**WHAT YOU ARE ASKED TO DO**
Transcribe the essay on SELF magazine's closing from "As someone who" up to and including "a small defeat.".

**SELECTED TEXT**
Start of Block

SELF Magazine Is Closing, and I'm Not Over It
When I was maybe ten or eleven, before I knew I could write, I was convinced I was going to be a fashion designer. Or a makeup artist. The plan changed weekly. What didn't change was the ritual: cutting up magazine covers, doing my own makeup on the models with whatever drugstore eyeshadow I could get my hands on, and plastering them across my bedroom walls like I was curating something. SELF was always in that pile.
I found out last week that it's closing after 47 years, and I am genuinely sad.
Here's what I'm not sure anyone is saying: SELF wasn't just a health magazine. Growing up, surrounded by Allure and Glamour and Cosmo and Teen Vogue (RIP to another legend) — all those glossy, aspirational universes telling us to be smaller and prettier and more palatable — SELF was always just there. Telling us to get stronger, to understand what was happening in our own bodies, to actually show up for our own care. It was a different message. And for a lot of us, it helped quietly undo what we'd been absorbing for years, which was, mostly, that our bodies were problems to manage.
As someone who once dreamed of working within the walls of Condé Nast, this stings. As a founder who has spent years trying to do something similar — make women's health feel less confusing, less clinical, more like something that actually belongs to you — it feels like a small defeat.
Every outlet that takes women's health seriously makes that work a little more possible. Every one that closes makes it a little lonelier. Which is exactly why we're not going anywhere.

End of Block

**DATASET**
Start of Block

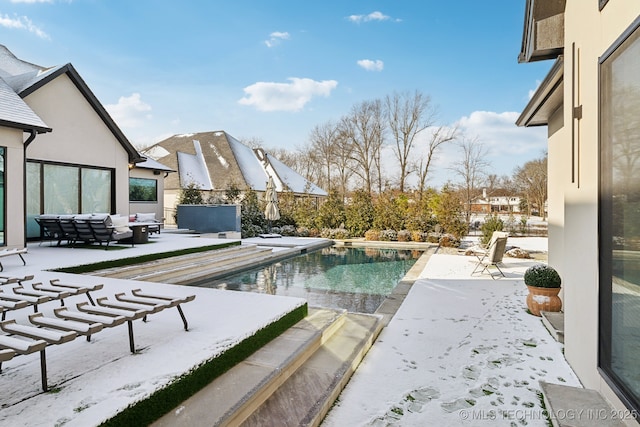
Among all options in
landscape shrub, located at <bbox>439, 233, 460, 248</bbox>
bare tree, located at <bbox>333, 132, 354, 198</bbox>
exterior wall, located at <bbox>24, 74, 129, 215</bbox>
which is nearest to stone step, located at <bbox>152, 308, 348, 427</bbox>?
exterior wall, located at <bbox>24, 74, 129, 215</bbox>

End of Block

**WRITTEN REPLY**
As someone who once dreamed of working within the walls of Condé Nast, this stings. As a founder who has spent years trying to do something similar — make women's health feel less confusing, less clinical, more like something that actually belongs to you — it feels like a small defeat.